Could you rewrite the items in the stretch from the line containing "In the photo, which of" through the line containing "25.8 metres", putting "leafy greenery" wherever "green foliage" appears and changing nothing else? Leave the pictures out of your answer.

Dataset rows:
-*-

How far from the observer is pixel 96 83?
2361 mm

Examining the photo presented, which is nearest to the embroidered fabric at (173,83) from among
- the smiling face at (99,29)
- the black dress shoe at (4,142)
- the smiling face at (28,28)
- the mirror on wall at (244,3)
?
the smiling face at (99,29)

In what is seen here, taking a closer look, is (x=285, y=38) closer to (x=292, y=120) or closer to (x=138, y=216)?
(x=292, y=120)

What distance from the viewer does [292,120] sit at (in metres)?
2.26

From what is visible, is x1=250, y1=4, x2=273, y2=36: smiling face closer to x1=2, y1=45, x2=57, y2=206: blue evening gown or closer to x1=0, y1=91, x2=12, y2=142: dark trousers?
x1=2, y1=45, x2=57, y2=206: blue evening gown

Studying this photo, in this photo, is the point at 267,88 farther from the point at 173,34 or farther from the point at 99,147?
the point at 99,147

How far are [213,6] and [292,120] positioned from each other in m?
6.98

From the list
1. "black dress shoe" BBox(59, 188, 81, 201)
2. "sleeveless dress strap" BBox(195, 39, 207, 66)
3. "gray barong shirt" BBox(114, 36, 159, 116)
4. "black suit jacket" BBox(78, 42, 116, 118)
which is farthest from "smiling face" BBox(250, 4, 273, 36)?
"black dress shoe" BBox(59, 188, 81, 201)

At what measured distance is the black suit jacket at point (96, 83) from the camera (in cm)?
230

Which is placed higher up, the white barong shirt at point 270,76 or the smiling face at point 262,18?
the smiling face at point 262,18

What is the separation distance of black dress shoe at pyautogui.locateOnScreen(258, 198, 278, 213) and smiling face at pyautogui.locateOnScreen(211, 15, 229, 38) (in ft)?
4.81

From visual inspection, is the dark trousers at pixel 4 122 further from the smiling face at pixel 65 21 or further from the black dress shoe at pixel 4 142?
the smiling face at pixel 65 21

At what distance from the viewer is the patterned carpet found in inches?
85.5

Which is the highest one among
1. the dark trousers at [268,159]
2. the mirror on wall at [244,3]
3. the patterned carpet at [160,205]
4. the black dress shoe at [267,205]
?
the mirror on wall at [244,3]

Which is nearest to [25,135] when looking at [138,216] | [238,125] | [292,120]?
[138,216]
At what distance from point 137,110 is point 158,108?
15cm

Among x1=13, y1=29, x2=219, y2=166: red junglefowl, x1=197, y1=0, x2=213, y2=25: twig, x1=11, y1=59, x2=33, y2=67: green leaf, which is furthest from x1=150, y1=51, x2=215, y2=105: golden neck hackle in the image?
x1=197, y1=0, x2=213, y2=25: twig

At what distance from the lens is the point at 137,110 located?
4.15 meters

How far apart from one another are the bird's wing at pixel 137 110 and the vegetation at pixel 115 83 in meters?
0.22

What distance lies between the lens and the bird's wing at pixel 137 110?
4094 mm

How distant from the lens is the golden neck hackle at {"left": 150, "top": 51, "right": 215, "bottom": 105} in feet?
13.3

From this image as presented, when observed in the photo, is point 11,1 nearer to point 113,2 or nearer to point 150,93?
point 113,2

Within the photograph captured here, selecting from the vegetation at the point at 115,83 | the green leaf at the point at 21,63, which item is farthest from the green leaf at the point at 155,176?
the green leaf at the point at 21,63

-*-

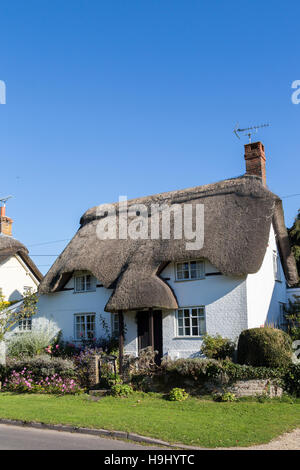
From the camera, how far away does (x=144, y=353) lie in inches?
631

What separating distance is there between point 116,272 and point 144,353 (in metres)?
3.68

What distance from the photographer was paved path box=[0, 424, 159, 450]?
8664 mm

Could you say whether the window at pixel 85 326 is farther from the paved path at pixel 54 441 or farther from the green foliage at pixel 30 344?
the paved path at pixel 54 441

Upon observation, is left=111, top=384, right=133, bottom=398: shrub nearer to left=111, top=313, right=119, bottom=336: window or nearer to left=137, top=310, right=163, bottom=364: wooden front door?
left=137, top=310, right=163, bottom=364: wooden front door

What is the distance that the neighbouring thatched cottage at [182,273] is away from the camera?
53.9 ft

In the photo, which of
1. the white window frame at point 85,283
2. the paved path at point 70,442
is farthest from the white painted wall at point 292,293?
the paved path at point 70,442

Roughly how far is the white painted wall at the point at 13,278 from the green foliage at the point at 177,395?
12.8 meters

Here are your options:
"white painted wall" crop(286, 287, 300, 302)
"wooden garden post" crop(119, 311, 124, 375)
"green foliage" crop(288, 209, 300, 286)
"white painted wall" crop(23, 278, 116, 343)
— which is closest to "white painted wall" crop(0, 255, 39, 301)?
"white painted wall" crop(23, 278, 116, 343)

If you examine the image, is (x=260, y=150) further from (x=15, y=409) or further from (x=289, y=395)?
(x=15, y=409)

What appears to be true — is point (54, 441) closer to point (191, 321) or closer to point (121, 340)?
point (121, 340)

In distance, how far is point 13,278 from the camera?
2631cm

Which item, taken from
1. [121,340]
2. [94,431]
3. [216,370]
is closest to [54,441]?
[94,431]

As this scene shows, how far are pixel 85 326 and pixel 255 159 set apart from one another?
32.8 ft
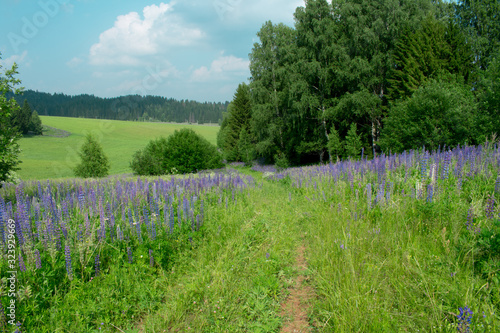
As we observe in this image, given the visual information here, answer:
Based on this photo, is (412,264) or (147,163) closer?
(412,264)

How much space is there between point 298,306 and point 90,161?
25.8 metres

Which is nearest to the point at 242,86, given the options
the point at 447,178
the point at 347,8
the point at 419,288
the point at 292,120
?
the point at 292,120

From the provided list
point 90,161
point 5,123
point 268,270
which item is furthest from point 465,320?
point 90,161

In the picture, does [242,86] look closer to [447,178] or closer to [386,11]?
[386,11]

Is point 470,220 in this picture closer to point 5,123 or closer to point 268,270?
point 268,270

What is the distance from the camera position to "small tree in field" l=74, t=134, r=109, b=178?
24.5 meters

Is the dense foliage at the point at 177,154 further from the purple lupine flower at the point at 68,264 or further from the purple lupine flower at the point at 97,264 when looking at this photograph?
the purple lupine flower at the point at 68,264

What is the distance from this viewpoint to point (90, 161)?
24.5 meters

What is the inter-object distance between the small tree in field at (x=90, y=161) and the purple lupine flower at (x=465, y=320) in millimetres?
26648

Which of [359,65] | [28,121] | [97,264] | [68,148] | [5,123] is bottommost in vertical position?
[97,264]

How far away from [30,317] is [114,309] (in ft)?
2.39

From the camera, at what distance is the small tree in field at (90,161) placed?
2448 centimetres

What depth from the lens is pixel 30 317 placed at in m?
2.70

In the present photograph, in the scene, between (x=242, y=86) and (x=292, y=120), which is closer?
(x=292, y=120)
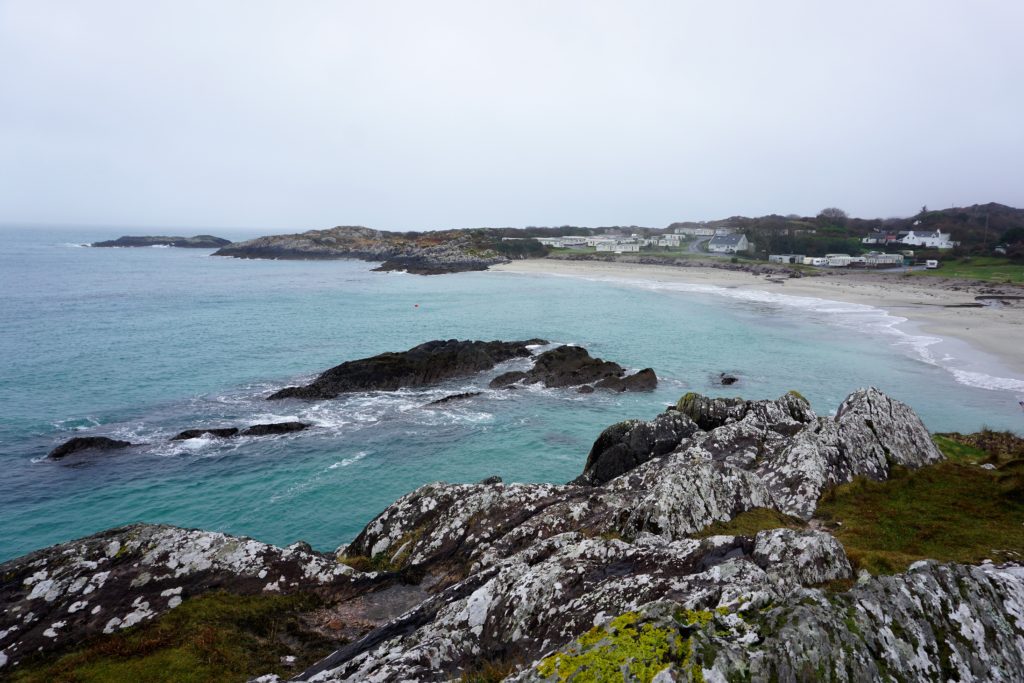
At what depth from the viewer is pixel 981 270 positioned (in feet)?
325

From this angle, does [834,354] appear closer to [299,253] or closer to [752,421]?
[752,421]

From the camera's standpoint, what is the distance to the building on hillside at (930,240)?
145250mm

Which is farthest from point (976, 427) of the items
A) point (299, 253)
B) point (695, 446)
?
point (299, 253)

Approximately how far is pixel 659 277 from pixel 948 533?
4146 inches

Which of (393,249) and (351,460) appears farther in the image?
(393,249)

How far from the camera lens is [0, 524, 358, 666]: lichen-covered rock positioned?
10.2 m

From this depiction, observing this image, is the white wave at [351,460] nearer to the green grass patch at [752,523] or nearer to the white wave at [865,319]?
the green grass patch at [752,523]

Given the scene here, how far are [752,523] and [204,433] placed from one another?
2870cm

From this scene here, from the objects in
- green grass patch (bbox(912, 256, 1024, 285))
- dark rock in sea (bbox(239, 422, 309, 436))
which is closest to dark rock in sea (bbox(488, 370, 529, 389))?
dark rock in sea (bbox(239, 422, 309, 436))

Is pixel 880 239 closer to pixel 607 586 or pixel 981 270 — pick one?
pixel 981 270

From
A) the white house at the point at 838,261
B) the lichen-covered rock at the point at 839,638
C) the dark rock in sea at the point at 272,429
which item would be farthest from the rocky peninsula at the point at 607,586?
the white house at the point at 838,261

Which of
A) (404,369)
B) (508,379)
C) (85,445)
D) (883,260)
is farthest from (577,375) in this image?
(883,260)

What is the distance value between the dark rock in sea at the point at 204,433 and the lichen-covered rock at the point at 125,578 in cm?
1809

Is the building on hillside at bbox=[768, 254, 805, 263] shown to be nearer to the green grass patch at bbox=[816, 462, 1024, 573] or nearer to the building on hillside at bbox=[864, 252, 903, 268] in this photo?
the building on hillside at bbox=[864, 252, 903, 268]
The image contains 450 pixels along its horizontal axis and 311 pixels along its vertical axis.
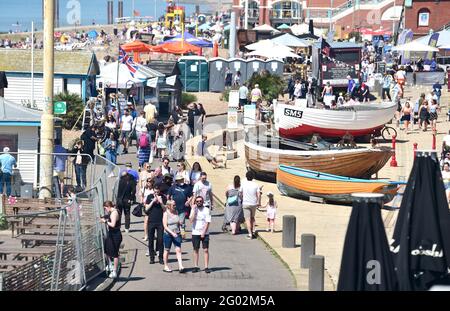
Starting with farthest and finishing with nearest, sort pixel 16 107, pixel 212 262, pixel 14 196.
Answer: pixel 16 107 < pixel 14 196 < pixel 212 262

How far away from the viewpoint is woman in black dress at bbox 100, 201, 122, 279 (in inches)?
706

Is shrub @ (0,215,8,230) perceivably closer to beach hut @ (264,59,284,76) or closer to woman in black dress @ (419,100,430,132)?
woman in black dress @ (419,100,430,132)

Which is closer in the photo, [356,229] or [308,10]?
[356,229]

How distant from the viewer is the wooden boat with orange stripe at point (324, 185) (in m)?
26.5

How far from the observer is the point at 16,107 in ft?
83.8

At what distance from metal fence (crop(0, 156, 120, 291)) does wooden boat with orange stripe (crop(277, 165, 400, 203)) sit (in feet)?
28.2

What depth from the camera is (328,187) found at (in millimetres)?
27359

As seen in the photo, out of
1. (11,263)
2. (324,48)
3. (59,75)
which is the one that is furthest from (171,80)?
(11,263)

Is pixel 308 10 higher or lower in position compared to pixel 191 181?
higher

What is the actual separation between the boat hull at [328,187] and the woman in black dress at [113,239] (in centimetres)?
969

-*-

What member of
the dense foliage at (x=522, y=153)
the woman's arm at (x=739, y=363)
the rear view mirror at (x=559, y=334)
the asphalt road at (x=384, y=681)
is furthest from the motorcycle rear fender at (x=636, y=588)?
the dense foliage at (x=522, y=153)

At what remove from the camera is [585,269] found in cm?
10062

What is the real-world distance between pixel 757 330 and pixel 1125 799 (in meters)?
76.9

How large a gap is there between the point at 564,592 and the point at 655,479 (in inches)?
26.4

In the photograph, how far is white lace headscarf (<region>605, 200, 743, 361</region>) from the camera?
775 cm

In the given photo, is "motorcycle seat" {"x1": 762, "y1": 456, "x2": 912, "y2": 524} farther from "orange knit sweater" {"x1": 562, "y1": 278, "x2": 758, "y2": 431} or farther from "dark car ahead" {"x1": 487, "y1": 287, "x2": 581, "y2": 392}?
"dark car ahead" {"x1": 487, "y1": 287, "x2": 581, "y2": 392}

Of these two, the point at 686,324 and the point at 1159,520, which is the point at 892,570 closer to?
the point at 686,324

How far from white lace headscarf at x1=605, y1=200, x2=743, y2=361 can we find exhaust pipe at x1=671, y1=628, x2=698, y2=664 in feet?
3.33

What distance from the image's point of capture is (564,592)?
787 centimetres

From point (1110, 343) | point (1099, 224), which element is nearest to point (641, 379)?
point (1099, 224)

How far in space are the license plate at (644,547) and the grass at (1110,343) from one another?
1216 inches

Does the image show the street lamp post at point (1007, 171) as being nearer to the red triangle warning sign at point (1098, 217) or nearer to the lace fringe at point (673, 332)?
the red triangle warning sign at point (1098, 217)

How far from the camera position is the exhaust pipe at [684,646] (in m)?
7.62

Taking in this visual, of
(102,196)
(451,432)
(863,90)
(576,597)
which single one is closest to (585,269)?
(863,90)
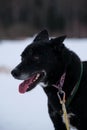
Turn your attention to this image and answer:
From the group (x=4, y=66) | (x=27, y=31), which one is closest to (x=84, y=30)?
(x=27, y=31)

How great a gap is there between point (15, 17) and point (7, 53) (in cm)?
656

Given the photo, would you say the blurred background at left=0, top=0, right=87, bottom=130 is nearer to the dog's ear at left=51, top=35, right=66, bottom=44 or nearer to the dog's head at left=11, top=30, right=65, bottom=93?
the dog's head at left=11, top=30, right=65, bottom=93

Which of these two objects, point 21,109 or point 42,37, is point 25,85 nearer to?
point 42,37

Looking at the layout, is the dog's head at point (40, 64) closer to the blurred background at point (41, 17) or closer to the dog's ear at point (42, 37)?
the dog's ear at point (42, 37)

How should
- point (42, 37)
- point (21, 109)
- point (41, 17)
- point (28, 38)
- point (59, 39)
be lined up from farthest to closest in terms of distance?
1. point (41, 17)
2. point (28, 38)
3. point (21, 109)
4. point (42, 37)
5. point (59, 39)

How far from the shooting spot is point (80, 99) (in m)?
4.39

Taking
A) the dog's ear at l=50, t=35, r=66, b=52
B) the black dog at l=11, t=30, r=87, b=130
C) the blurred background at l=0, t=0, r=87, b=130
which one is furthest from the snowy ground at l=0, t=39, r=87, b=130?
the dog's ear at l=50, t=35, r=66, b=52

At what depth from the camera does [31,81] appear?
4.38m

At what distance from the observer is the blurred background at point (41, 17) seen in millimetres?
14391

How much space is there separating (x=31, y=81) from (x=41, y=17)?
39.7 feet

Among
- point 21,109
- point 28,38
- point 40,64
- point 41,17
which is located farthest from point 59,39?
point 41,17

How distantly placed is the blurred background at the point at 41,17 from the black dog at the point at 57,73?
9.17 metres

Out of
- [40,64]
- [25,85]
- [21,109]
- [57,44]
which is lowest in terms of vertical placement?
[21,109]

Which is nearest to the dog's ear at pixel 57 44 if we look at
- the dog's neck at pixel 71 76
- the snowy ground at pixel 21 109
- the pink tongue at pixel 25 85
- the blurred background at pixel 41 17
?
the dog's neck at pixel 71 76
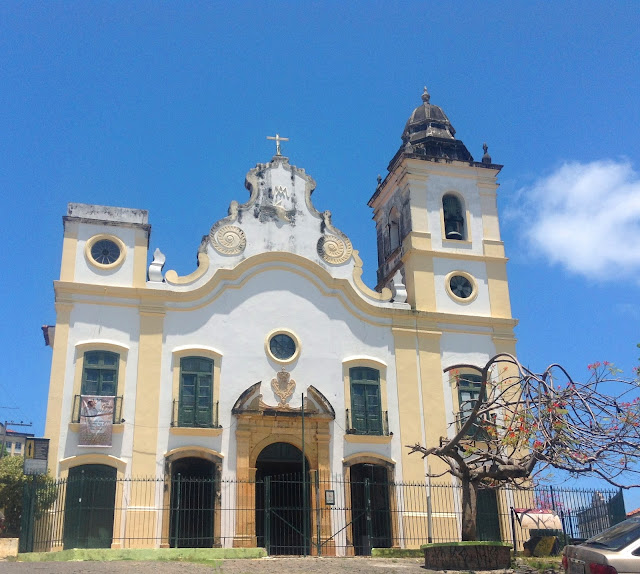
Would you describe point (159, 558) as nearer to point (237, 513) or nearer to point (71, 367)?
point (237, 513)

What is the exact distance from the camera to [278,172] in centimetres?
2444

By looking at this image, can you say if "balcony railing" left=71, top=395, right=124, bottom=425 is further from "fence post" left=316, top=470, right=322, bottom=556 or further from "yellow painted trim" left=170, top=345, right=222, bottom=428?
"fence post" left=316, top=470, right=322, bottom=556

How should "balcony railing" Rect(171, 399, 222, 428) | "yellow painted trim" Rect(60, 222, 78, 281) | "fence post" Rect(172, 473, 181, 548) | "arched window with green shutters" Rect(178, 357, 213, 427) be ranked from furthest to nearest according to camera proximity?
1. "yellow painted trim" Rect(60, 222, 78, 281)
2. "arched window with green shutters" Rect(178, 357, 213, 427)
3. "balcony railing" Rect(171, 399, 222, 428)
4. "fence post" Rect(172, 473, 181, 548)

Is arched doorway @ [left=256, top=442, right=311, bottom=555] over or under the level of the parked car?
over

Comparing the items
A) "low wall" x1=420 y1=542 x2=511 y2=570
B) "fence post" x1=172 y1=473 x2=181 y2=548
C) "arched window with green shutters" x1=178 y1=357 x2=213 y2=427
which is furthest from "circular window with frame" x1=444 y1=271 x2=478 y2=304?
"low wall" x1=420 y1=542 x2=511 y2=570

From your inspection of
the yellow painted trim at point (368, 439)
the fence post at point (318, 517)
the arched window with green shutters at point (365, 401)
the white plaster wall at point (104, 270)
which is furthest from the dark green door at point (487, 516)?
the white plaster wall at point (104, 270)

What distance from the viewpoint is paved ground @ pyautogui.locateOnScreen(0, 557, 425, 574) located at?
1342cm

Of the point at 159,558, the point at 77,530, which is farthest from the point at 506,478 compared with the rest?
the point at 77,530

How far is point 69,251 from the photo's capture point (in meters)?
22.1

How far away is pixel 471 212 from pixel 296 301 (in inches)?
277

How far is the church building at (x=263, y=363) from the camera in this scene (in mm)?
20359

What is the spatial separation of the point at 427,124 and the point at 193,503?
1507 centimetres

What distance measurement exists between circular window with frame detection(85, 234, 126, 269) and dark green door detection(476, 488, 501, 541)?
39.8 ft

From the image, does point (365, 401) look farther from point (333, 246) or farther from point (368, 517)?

-*-

Solution:
In the photo, which of
1. the white window frame at point 85,283
2. the paved path at point 70,442
is farthest from the white painted wall at point 292,293?
the paved path at point 70,442

Roughly how far is the white painted wall at the point at 13,278 from the leafy greenery at the point at 177,395?
12.8 meters

Here are your options:
"white painted wall" crop(286, 287, 300, 302)
"wooden garden post" crop(119, 311, 124, 375)
"leafy greenery" crop(288, 209, 300, 286)
"white painted wall" crop(23, 278, 116, 343)
— which is closest to "white painted wall" crop(0, 255, 39, 301)?
"white painted wall" crop(23, 278, 116, 343)

If you examine the image, is (x=260, y=150) further from (x=15, y=409) or further from (x=289, y=395)?
(x=15, y=409)

What appears to be true — is point (54, 441) closer to point (191, 321) or closer to point (121, 340)?
point (121, 340)

In distance, how far is point 13,278 from the camera?
2631cm

Which item, taken from
1. [121,340]
2. [94,431]
3. [216,370]
is closest to [54,441]?
[94,431]

As this scene shows, how far are pixel 85 326 and pixel 255 159 set apart from one another?
32.8 ft
As we observe in this image, given the visual information here, answer:
Based on this photo, is (412,264) or (147,163) closer?
(412,264)

How much space is there between point 298,306 and point 90,161?
25.8 metres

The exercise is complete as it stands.